Single Event Upset (SEU) is a term used to describe a disruption caused by an energetic particle impacting a microelectronic device, resulting in an alteration of its state. The word is spelled /ˈsɪŋɡəl ɪˈvɛnt ʌpˈsɛt/ in IPA transcription. The 'si' sound is pronounced as in 'sit', while the 'n' is pronounced with the tongue touching the roof of the mouth. The 'g' is pronounced as in 'gum' and the vowels are stressed, with the 'e' sound in 'event' and the 'u' sound in 'upset' separately enunciated.
A single event upset (SEU) refers to the occurrence of an undesired change in the state of a digital device caused by a single ionizing particle striking sensitive regions within the device. These particles can originate from various sources, such as cosmic rays, atmospheric neutrons, or radioactive materials. SEUs are commonly encountered in the field of electronics, particularly in integrated circuits (ICs) or memory devices, where they can disrupt the normal operation and functionality of the system.

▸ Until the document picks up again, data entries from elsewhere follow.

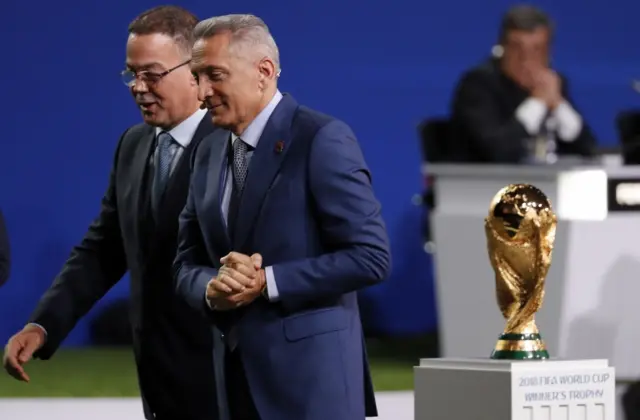 The chairman of the Morocco 2026 bid committee, Moulay Hafid Elalamy (R) and the president of the Moroccon soccer federation Fouzi Lekjaa leave the stage after the presentation of the Morocco 2026 FIFA World Cup bid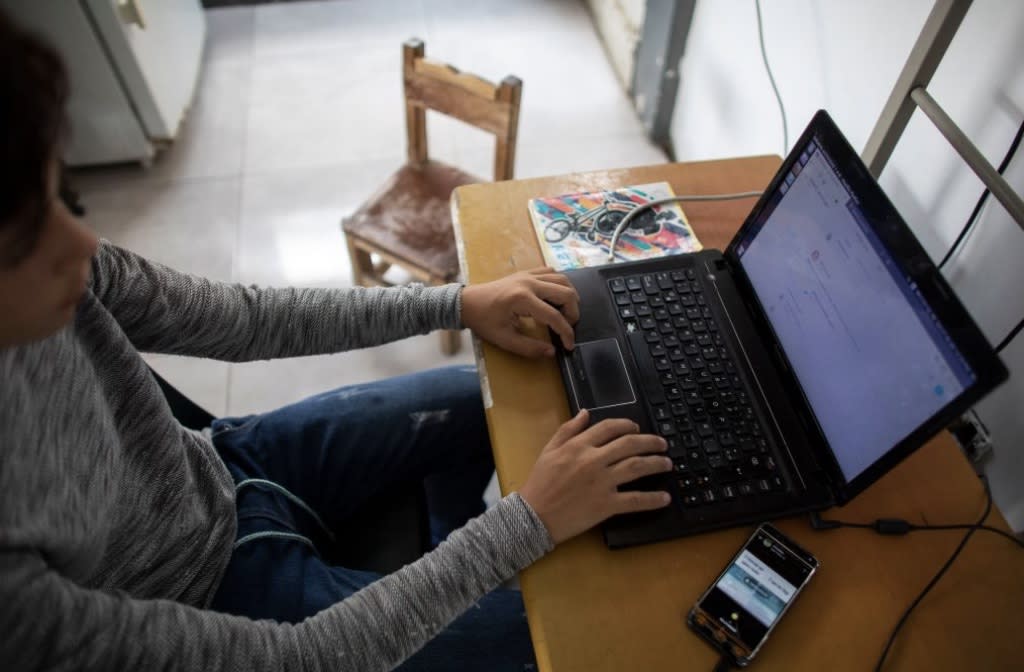 Teenage student Jose Lara studies his daily schoolwork on his laptop at his home in the slum of Catia during the second month of quarantine in the country on April 27, 2020, in Caracas, Venezuela. (Leonardo Fernandez Viloria/Getty Images)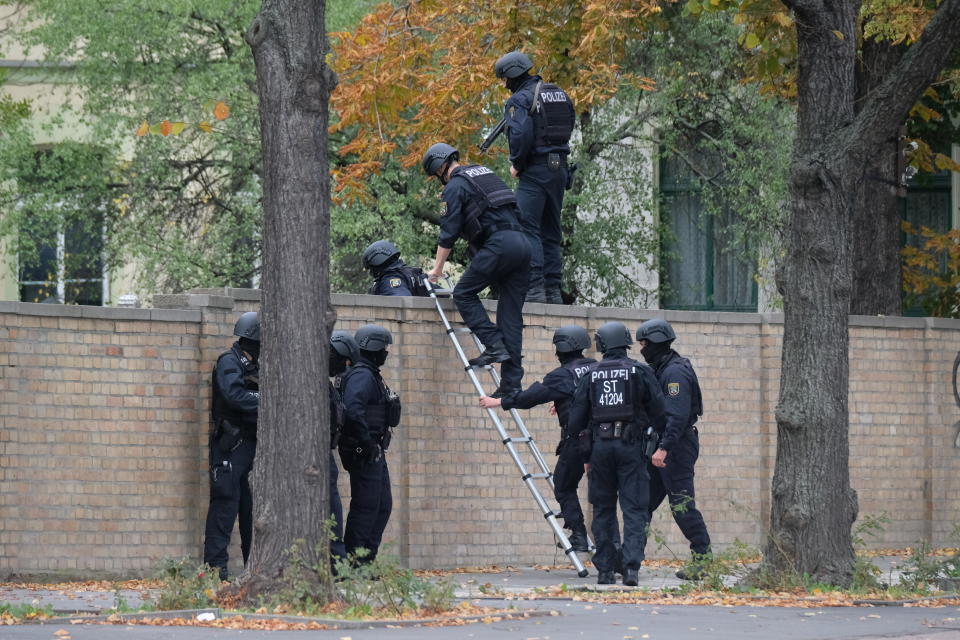 Police officers cross a wall at a crime scene in Halle, Germany, Wednesday, Oct. 9, 2019 after a shooting incident. A gunman fired several shots on Wednesday in the German city of Halle. Police say a person has been arrested after a shooting that left two people dead. (Sebastian Willnow/dpa via AP)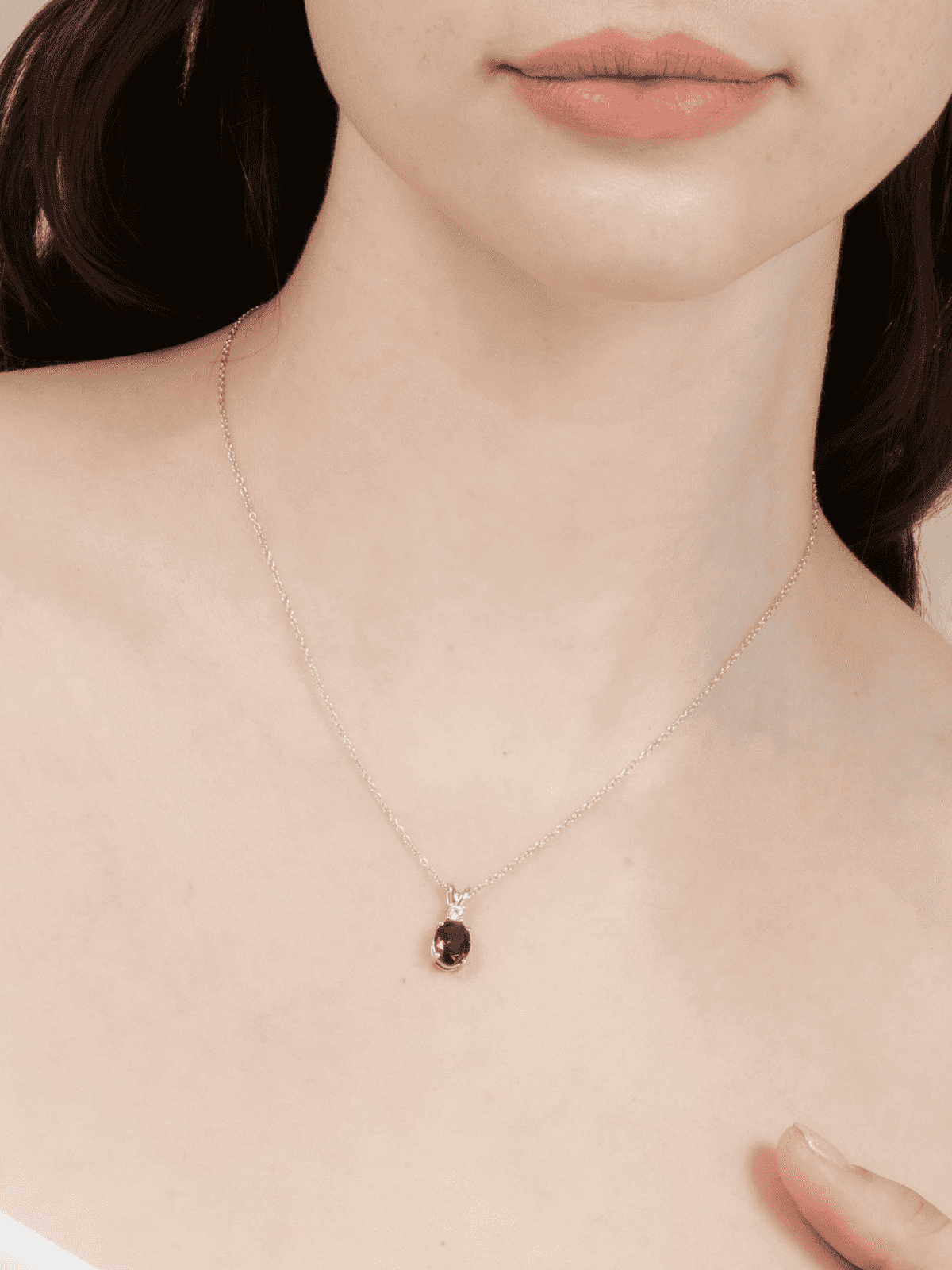 Sterling silver necklace with small red gemstone pendant on fine chain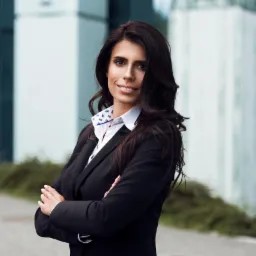 Uśmiechnięta kobieta w czarnym żakiecie i białej koszuli z wzorem kotwic, stojąca na tle nowoczesnego biurowca z zielenią.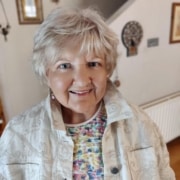 An older woman with short, light hair smiles indoors. She wears a patterned shirt and light jacket, embodying a sense of leadership and warmth. The background shows home decor, a radiator, and framed pictures on the wall, suggesting an inviting space—perfect for meaningful mentoring conversations.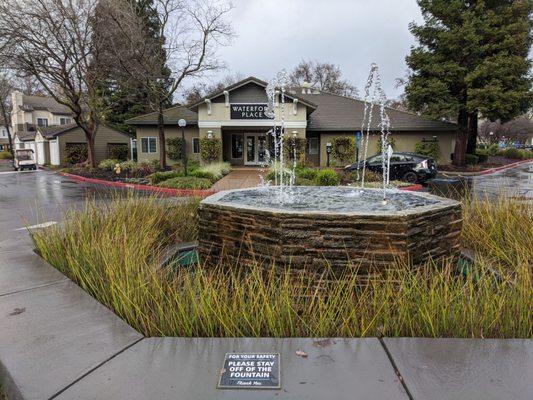 Fountain out front past entrance.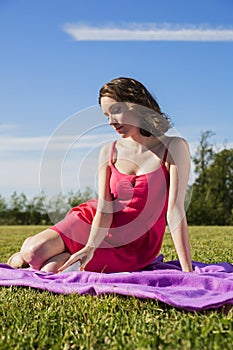 A woman is enjoying the sunny day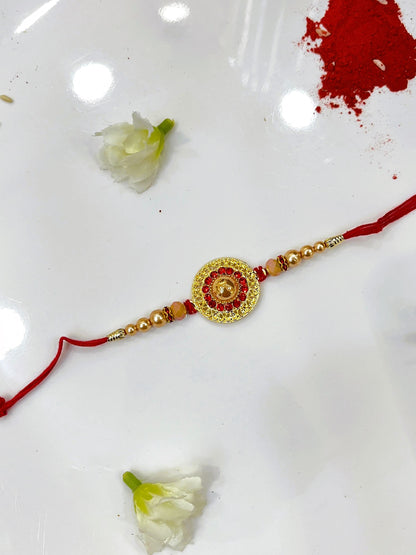 GOLD CIRCLE RED STONE RAKHI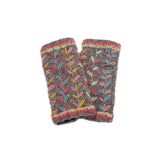 A pair of knitted grey handwarmers with multicolour running leaf patterns.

When an ionizing particle interacts with a digital device, it generates excessive charge carriers that can interfere with the integrity of stored data or alter the logic state of individual bits. This unexpected disruption caused by the particle impact results in a temporary or permanent error within the device. SEUs can manifest in diverse ways, ranging from single-bit flips or temporary upsets known as soft errors, to more severe consequences like latch-up, burnout, or destructive permanent faults.
To mitigate the impact of SEUs, designers employ various strategies such as error detection and correction codes, redundancy techniques, or shielding. Additionally, advancements in manufacturing processes and circuit design have led to the development of radiation-hardened or rad-hard devices, specifically engineered to endure the harsh conditions of space or other radiation-rich environments.
As technology continues to advance, the susceptibility to SEUs increases in certain applications, emphasizing the importance of understanding and addressing this phenomenon in order to ensure the reliability and resilience of electronic systems.